Tucker extinguished the light, and the three men slipped silently out the door and into the darkness. Niema immediately wished she had at least hugged Dallas, or kissed him good luck, no matter what the other three thought. She felt colder without his bracing presence.

After making certain the blankets were in place, Tucker switched on the light again, then began swiftly packing the things they would take with them. There wasn't much; a few provisions, a change of clothes, some money: nothing that would arouse suspicion if they were stopped. Niema moved to help him, and in silence they divided the provisions into five equal packs.
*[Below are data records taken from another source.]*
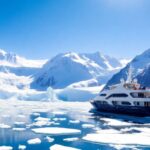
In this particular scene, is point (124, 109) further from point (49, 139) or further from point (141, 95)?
point (49, 139)

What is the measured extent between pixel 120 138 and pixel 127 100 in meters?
22.2

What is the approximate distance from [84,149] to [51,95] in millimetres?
112897

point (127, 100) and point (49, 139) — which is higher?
point (127, 100)

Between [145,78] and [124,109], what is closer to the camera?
[124,109]

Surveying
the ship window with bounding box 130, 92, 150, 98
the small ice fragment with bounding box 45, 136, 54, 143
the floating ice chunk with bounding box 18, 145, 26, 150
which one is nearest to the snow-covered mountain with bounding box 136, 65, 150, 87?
the ship window with bounding box 130, 92, 150, 98

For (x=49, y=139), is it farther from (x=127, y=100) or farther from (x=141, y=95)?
(x=141, y=95)

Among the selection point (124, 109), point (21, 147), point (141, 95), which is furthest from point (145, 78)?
point (21, 147)

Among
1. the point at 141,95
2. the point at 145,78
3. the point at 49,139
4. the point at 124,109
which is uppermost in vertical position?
the point at 145,78

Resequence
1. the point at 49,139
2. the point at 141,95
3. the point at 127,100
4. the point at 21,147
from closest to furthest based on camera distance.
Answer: the point at 21,147
the point at 49,139
the point at 141,95
the point at 127,100

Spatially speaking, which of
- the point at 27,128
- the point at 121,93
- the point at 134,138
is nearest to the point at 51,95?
the point at 121,93

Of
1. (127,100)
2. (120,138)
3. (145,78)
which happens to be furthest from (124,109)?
(145,78)

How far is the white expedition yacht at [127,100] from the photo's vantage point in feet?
171

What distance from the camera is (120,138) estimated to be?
107ft

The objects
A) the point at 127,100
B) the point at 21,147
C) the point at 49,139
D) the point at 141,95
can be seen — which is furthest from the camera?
the point at 127,100
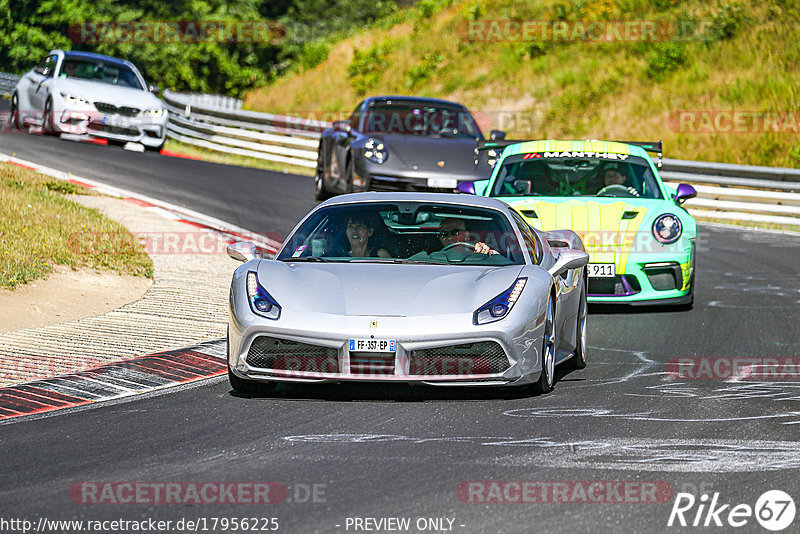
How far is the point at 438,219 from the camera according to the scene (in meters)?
9.41

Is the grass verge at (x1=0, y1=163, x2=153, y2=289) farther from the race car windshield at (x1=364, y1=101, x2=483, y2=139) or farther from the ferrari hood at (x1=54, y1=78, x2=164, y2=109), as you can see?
the ferrari hood at (x1=54, y1=78, x2=164, y2=109)

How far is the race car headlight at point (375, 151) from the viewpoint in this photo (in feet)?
56.5

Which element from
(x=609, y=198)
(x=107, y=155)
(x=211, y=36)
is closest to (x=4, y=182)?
(x=107, y=155)

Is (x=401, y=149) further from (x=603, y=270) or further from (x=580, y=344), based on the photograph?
(x=580, y=344)

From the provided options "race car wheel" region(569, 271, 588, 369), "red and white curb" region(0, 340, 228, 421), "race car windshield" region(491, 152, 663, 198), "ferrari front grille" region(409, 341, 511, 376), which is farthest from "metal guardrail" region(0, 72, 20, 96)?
"ferrari front grille" region(409, 341, 511, 376)

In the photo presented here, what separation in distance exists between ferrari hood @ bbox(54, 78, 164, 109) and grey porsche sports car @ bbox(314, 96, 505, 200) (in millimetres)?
5376

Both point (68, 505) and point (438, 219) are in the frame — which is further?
point (438, 219)

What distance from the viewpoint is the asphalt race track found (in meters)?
5.28

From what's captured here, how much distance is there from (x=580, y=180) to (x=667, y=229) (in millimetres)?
1332

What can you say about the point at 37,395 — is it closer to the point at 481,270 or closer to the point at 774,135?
the point at 481,270

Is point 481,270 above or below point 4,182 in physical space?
above

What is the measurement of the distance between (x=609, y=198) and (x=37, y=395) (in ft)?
19.2

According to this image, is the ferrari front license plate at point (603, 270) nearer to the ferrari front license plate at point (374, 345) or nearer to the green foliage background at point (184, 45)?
the ferrari front license plate at point (374, 345)

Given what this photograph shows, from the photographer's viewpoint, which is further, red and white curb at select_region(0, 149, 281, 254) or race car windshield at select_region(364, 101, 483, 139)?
race car windshield at select_region(364, 101, 483, 139)
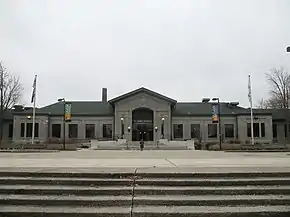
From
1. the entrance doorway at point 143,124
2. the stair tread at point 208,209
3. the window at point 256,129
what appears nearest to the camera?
the stair tread at point 208,209

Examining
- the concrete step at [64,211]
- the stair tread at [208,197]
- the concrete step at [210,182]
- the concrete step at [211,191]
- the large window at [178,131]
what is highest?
the large window at [178,131]

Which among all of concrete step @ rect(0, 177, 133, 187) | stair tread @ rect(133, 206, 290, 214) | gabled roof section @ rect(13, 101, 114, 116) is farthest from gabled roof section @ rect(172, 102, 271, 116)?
stair tread @ rect(133, 206, 290, 214)

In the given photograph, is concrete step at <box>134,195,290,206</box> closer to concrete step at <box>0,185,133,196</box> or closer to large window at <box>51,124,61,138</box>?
concrete step at <box>0,185,133,196</box>

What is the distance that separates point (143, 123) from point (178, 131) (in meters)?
6.99

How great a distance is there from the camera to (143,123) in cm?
6338

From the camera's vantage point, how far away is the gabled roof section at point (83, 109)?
6382cm

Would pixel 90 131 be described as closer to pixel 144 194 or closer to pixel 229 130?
pixel 229 130

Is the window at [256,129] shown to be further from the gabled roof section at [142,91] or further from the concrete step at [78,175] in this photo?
the concrete step at [78,175]

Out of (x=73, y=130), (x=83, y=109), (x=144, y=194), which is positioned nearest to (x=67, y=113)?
(x=73, y=130)

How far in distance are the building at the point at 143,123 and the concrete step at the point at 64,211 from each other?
54.9 metres

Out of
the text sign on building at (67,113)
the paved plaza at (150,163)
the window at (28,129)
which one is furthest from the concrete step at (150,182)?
the window at (28,129)

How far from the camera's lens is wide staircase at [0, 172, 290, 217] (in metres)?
6.37

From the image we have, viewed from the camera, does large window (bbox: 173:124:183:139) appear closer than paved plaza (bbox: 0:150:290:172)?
No

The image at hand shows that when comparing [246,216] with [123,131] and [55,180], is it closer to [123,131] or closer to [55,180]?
[55,180]
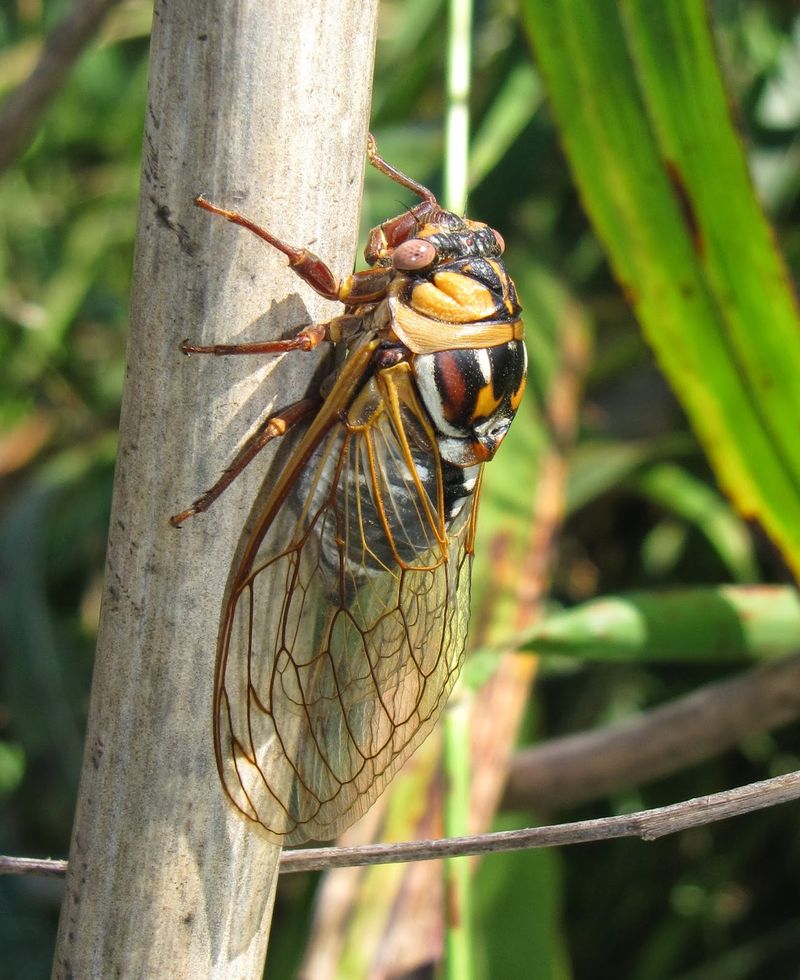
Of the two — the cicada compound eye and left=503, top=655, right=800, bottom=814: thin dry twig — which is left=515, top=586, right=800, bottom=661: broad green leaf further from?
the cicada compound eye

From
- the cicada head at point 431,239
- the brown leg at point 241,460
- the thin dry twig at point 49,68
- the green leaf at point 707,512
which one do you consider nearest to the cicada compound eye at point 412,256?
the cicada head at point 431,239

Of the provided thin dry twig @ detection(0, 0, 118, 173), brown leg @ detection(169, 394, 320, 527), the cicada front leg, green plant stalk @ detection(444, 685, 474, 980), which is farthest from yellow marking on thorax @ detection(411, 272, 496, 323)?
thin dry twig @ detection(0, 0, 118, 173)

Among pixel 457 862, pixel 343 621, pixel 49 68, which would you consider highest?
pixel 49 68

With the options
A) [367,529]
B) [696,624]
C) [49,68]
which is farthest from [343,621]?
[49,68]

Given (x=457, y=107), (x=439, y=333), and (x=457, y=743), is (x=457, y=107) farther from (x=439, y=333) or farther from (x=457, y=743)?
(x=457, y=743)

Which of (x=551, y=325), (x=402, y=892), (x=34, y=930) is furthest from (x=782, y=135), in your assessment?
(x=34, y=930)

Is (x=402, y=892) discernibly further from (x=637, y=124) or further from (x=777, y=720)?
(x=637, y=124)
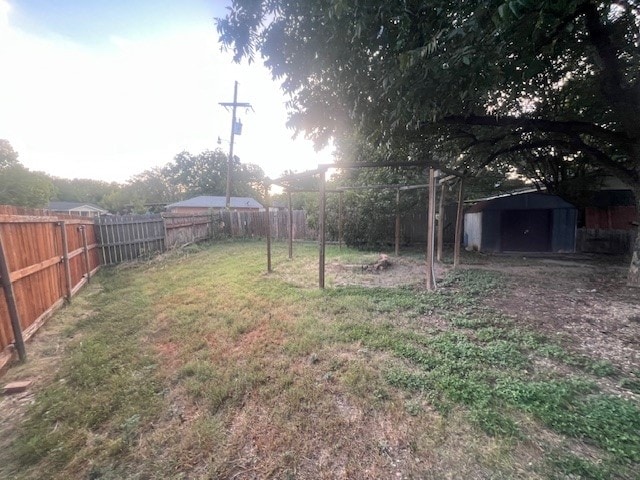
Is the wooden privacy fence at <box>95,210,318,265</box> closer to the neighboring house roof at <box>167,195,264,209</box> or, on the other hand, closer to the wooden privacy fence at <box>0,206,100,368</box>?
the wooden privacy fence at <box>0,206,100,368</box>

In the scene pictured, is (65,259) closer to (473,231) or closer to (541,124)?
(541,124)

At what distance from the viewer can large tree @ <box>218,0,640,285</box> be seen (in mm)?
2578

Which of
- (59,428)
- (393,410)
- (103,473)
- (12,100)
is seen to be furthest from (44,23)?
(393,410)

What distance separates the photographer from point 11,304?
2654 mm

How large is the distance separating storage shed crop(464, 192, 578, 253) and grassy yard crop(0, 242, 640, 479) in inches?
311

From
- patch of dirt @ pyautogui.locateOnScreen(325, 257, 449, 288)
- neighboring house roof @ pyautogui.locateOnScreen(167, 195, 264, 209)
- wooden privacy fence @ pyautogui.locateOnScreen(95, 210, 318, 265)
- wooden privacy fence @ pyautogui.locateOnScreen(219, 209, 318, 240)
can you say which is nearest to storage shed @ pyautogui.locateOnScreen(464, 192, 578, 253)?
patch of dirt @ pyautogui.locateOnScreen(325, 257, 449, 288)

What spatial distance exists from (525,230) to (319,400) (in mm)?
11846

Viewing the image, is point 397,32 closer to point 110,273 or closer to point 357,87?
point 357,87

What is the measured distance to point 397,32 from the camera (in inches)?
116

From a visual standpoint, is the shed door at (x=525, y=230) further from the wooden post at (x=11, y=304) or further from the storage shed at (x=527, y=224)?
the wooden post at (x=11, y=304)

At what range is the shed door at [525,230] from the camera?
10242mm

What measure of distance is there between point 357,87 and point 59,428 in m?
4.73

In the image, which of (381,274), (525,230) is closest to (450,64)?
(381,274)

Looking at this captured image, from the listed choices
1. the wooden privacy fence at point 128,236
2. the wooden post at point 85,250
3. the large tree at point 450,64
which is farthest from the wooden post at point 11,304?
the wooden privacy fence at point 128,236
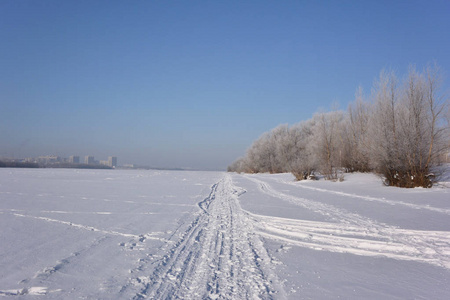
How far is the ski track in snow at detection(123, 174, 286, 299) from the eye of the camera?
3488mm

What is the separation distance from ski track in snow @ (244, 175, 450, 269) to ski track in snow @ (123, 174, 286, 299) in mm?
1027

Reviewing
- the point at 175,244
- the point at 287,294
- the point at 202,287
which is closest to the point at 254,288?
the point at 287,294

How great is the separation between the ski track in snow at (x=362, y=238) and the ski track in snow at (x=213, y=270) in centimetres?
103

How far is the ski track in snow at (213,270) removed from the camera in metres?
3.49

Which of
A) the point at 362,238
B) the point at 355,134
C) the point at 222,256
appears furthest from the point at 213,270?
the point at 355,134

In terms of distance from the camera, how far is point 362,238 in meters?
6.34

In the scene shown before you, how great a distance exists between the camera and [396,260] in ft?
16.3

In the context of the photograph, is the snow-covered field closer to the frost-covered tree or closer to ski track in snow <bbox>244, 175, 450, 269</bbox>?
ski track in snow <bbox>244, 175, 450, 269</bbox>

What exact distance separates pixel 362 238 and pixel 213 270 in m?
3.85

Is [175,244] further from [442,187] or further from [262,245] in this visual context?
[442,187]

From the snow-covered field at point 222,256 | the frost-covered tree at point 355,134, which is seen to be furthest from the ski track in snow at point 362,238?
the frost-covered tree at point 355,134

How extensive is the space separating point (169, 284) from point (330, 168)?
27973 millimetres

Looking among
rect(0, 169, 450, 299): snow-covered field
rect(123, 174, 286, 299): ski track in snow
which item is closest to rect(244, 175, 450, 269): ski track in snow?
rect(0, 169, 450, 299): snow-covered field

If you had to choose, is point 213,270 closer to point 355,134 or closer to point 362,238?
A: point 362,238
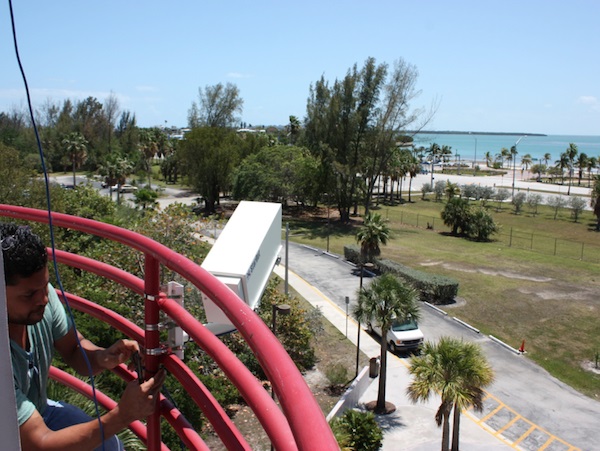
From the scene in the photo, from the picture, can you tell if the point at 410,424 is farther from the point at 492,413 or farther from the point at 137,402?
the point at 137,402

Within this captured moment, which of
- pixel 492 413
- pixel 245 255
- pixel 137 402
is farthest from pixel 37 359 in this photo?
pixel 492 413

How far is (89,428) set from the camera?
7.50 ft

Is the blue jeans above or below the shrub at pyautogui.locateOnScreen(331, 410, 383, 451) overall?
above

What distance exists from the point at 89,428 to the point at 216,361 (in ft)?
2.17

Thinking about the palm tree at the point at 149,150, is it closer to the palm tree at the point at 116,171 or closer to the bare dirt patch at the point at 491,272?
the palm tree at the point at 116,171

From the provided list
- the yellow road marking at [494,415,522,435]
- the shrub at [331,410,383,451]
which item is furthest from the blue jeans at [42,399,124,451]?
the yellow road marking at [494,415,522,435]

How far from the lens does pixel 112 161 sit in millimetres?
59906

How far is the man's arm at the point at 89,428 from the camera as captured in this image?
7.23ft

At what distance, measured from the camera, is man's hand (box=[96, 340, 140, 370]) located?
2.94 metres

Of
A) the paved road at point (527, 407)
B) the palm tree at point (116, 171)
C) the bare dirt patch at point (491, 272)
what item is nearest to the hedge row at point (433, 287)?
the paved road at point (527, 407)

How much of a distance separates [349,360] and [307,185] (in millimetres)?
36557

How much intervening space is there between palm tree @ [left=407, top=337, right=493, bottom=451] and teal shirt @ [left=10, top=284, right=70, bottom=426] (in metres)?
12.7

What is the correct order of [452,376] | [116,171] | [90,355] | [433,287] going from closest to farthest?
[90,355] < [452,376] < [433,287] < [116,171]

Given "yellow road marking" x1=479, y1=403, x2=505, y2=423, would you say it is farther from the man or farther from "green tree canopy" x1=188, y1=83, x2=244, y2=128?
"green tree canopy" x1=188, y1=83, x2=244, y2=128
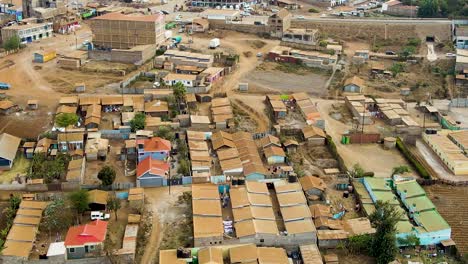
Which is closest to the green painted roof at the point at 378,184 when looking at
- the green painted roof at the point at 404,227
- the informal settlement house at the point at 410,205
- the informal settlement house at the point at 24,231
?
the informal settlement house at the point at 410,205

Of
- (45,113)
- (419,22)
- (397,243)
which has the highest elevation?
(419,22)

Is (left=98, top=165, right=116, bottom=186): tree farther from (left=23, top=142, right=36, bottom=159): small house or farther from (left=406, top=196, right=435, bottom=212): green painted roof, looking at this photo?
(left=406, top=196, right=435, bottom=212): green painted roof

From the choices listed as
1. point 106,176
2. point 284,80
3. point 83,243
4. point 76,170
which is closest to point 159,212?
point 106,176

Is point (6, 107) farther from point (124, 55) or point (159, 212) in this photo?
point (159, 212)

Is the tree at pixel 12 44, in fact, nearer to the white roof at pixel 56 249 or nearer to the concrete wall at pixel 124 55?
the concrete wall at pixel 124 55

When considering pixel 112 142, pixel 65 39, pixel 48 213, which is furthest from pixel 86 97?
pixel 65 39

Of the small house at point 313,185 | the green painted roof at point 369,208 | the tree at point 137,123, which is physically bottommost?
the green painted roof at point 369,208

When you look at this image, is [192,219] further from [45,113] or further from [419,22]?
[419,22]
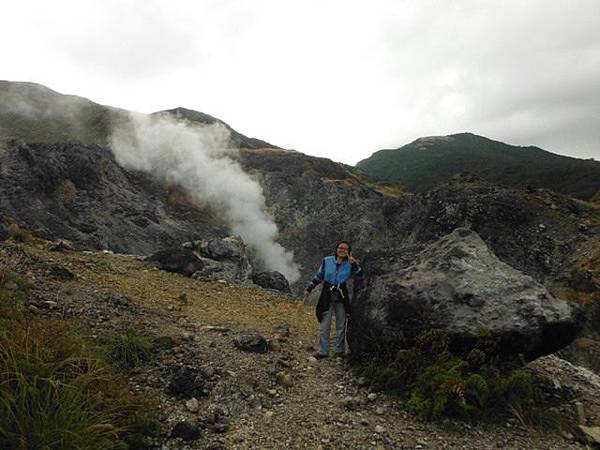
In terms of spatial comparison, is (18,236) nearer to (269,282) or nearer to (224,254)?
(224,254)

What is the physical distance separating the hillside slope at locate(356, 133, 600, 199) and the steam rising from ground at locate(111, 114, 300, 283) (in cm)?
2319

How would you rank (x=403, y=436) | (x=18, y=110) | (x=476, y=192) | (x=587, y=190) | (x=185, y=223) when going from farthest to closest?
(x=587, y=190), (x=18, y=110), (x=185, y=223), (x=476, y=192), (x=403, y=436)

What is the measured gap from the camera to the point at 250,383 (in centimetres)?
571

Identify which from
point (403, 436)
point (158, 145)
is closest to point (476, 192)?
point (403, 436)

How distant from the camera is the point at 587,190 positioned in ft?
252

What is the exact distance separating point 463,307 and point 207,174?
40100 millimetres

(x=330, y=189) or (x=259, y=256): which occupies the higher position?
(x=330, y=189)

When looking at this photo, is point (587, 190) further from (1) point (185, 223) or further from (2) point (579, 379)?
(2) point (579, 379)

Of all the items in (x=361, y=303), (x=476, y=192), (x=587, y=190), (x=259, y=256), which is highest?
(x=587, y=190)

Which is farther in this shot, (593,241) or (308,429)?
(593,241)

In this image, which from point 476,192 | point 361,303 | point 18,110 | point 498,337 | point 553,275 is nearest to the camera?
point 498,337

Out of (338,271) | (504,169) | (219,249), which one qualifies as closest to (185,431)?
(338,271)

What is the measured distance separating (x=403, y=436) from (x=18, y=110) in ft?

Then there was nothing to do but wait. She moved over to the radio and checked the settings, though she had checked them before; there was nothing coming over the single speaker because the men weren't talking. She sat down in front of the radio and hugged herself against the cold.

Nothing about this job had been a picnic, but the waiting was the worst. It always had been, but now that Dallas was in danger, the anxiety was magnified tenfold. It gnawed at her, that internal demon. She checked her cheap wristwatch; only fifteen minutes had lapsed. They hadn't had time to reach the facility yet.

A thin blanket settled over her shoulders. Startled, she looked up at Tucker, who stood beside her. "You were shivering," he said in explanation of his unusual act and moved away again.

"Thanks." She pulled the blanket around her, uncomfortable with the gesture, considerate though it was. She wished she could ignore her uneasiness about Tucker, or at least figure out why she was so wary of him. She had tried to hide her wariness and concentrate only on the job, but Tucker was no one's fool; he knew she was uncomfortable with him. Sometimes she felt as if they were in a silent battle no one else knew about, those rare times when their gazes would accidentally meet and distrust would be plain in hers, a slightly mocking awareness in his.